Note that I used localhost with default port and bare minimum of settings.

If you’re paranoid about security, you have probably risen eyebrows already. Developers shouldn’t know about logs location. But this is a different story.

I bet developers will get pissed off very soon with this solution. They have to do term search with full log file path or they risk receiving non-related records from logs with similar partial name. The problem is aggravated if you run applications inside Docker containers managed by Mesos or Kubernetes.

A better solution

A better solution would be to introduce one more step. Instead of sending logs directly to Elasticsearch, Filebeat should send them to Logstash first. Logstash will enrich logs with metadata to enable simple precise search and then will forward enriched logs to Elasticsearch for indexing.

Logstash

Logstash is the best open source data collection engine with real-time pipelining capabilities. Logstash can cleanse logs, create new fields by extracting values from log message and other fields using very powerful extensible expression language and a lot more.
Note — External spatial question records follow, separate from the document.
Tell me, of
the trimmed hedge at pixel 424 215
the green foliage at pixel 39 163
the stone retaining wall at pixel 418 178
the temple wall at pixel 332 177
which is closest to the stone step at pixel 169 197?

Introduction of a new app field, bearing application name extracted from source field, would be enough to solve the problem.

Final configuration

Filebeat configuration will change to

filebeat:
  prospectors:
    -
      paths:
        - /var/log/apps/*.log
      input_type: log

output:
  logstash:
    hosts: ["localhost:5044"]

and Logstash configuration will look like

input {
    beats {
        port => "5044"
    }
}

filter {
    grok {
        match => { "source" => "%{GREEDYDATA}/%{GREEDYDATA:app}.log" }
    }
}

output {
    elasticsearch {
        hosts => ["localhost:9200"]
    }
}

Both configuration files are self-explanatory. The only snippet deserving explanation is:

grok {
    match => { "source" => "%{GREEDYDATA}/%{GREEDYDATA:app}.log" }
}

If source field has value “/var/log/apps/alice.log”, the match will extract word alice and set it as value of newly created field app.

The bottom line

The final solution is way better. Developers can run exact term queries on app field, e.g:

$ curl http://localhost:9200/_all/_search?q=app:bob&sort=@tymestamp:asc&sort=offset:asc&fields=message&pretty | grep message

with output

        "message" : [ "Bob message 1" ]
        "message" : [ "Bob message 2" ]
        "message" : [ "Bob message 3" ]
        "message" : [ "Bob message 4" ]
        "message" : [ "Bob message 5" ]
        "message" : [ "Bob message 6" ]
        "message" : [ "Bob message 7" ]
        "message" : [ "Bob message 8" ]
        "message" : [ "Bob message 9" ]
        "message" : [ "Bob message 10" ]

I hope you guested it was a joke. Install Kibana for log browsing to make developers ecstatic.